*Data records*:
● ● ● ● ●

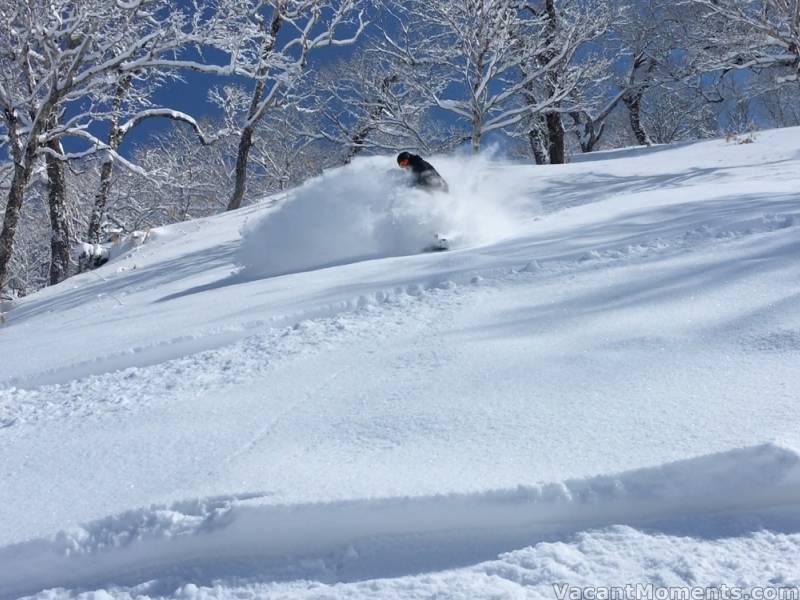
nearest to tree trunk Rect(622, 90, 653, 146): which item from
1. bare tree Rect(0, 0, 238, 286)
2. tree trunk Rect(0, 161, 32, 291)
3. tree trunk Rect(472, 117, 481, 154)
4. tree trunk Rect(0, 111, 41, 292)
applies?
tree trunk Rect(472, 117, 481, 154)

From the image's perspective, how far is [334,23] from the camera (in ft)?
51.6

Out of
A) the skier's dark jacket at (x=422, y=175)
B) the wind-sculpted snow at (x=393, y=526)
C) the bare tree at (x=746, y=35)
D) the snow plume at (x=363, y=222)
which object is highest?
the bare tree at (x=746, y=35)

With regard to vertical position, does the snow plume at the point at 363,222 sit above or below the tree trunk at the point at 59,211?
below

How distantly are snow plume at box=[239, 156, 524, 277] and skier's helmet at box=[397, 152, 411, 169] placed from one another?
0.13 m

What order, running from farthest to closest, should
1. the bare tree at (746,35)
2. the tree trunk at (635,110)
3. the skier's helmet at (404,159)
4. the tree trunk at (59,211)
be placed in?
the tree trunk at (635,110), the bare tree at (746,35), the tree trunk at (59,211), the skier's helmet at (404,159)

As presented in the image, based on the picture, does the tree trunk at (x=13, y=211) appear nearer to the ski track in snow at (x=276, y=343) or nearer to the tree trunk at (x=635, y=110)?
the ski track in snow at (x=276, y=343)

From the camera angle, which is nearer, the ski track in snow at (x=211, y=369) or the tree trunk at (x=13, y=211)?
the ski track in snow at (x=211, y=369)

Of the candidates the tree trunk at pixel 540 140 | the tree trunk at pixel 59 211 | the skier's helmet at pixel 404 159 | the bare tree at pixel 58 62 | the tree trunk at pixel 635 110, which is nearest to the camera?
the skier's helmet at pixel 404 159

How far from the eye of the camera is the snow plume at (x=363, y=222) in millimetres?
6758

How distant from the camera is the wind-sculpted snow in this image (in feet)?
6.62

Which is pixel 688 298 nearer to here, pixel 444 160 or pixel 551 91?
pixel 444 160

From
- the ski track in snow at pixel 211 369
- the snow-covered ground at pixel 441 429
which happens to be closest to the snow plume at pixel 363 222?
the snow-covered ground at pixel 441 429

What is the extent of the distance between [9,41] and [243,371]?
8956 mm

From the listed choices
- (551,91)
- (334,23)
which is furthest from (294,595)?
(551,91)
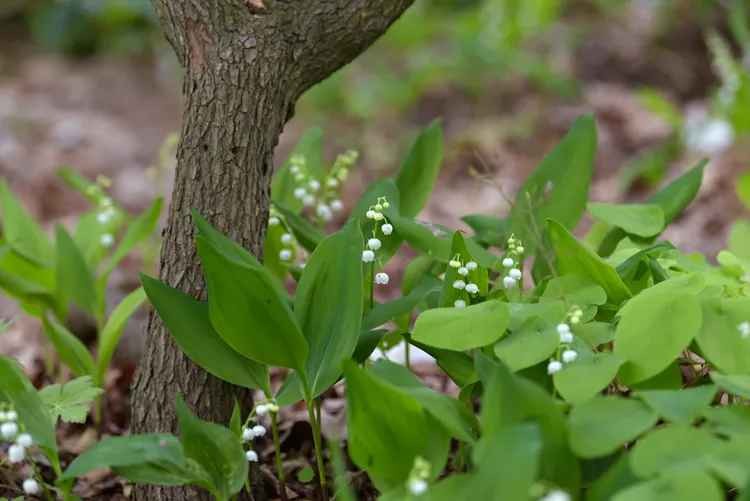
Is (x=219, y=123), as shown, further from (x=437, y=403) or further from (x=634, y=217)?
(x=634, y=217)

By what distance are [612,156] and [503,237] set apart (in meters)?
2.43


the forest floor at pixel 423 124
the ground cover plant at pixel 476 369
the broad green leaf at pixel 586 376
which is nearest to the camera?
the ground cover plant at pixel 476 369

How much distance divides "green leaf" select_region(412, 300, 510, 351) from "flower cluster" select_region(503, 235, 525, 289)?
12 centimetres

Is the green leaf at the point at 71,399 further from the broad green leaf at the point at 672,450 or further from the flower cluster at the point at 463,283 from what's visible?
the broad green leaf at the point at 672,450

● ● ● ● ●

*INSTRUCTIONS FOR THE TASK*: Lay out every line of the records above as a JSON list of strings, one string per line, and skip the blank lines. Leave the pictures out of the list.

*COMPLETED TASK*:
[
  "nearest to tree trunk Rect(622, 90, 653, 146): which item from",
  "1. bare tree Rect(0, 0, 238, 286)",
  "2. tree trunk Rect(0, 161, 32, 291)",
  "3. tree trunk Rect(472, 117, 481, 154)",
  "4. tree trunk Rect(0, 111, 41, 292)",
  "applies?",
  "tree trunk Rect(472, 117, 481, 154)",
  "From the image's perspective, how far is [334,23] from the camera (in ft)?",
  "51.6",
  "Out of",
  "A) the skier's dark jacket at (x=422, y=175)",
  "B) the wind-sculpted snow at (x=393, y=526)",
  "C) the bare tree at (x=746, y=35)",
  "D) the snow plume at (x=363, y=222)",
  "which object is highest?",
  "the bare tree at (x=746, y=35)",
  "With regard to vertical position, does the snow plume at the point at 363,222 sit above or below the tree trunk at the point at 59,211?",
  "below",
  "How distantly are snow plume at box=[239, 156, 524, 277] and skier's helmet at box=[397, 152, 411, 169] placed from one another?",
  "0.13 m",
  "What order, running from farthest to closest, should",
  "1. the bare tree at (746,35)",
  "2. the tree trunk at (635,110)",
  "3. the skier's helmet at (404,159)",
  "4. the tree trunk at (59,211)",
  "be placed in?",
  "the tree trunk at (635,110), the bare tree at (746,35), the tree trunk at (59,211), the skier's helmet at (404,159)",
  "As presented in the image, based on the picture, does the tree trunk at (x=13, y=211) appear nearer to the ski track in snow at (x=276, y=343) or nearer to the tree trunk at (x=635, y=110)?",
  "the ski track in snow at (x=276, y=343)",
  "From the camera angle, which is nearer, the ski track in snow at (x=211, y=369) or the tree trunk at (x=13, y=211)?",
  "the ski track in snow at (x=211, y=369)",
  "Of the candidates the tree trunk at pixel 540 140 | the tree trunk at pixel 59 211 | the skier's helmet at pixel 404 159 | the bare tree at pixel 58 62 | the tree trunk at pixel 635 110, which is nearest to the camera?",
  "the skier's helmet at pixel 404 159",
  "How far from the eye of the camera is the snow plume at (x=363, y=222) in millimetres?",
  "6758",
  "How distant from the camera is the wind-sculpted snow in this image (in feet)?",
  "6.62",
  "Which is pixel 688 298 nearer to here, pixel 444 160 or pixel 551 91?",
  "pixel 444 160",
  "From",
  "- the ski track in snow at pixel 211 369",
  "- the snow-covered ground at pixel 441 429",
  "which happens to be closest to the snow plume at pixel 363 222?",
  "the snow-covered ground at pixel 441 429",
  "What is the extent of the distance between [9,41] and [243,371]?",
  "8956 mm",
  "From the listed choices",
  "- (551,91)",
  "- (334,23)",
  "which is furthest from (294,595)?",
  "(551,91)",
  "Is (x=219, y=123), as shown, further from (x=437, y=403) or further from (x=634, y=217)?",
  "(x=634, y=217)",
  "By what distance are [612,156] and [503,237] set apart (in meters)?",
  "2.43",
  "the forest floor at pixel 423 124",
  "the ground cover plant at pixel 476 369",
  "the broad green leaf at pixel 586 376",
  "which is nearest to the camera?",
  "the ground cover plant at pixel 476 369",
  "How much distance divides \"green leaf\" select_region(412, 300, 510, 351) from \"flower cluster\" select_region(503, 235, 525, 289)?",
  "12 centimetres",
  "Is the green leaf at the point at 71,399 further from the broad green leaf at the point at 672,450 or further from the flower cluster at the point at 463,283 from what's visible?",
  "the broad green leaf at the point at 672,450"
]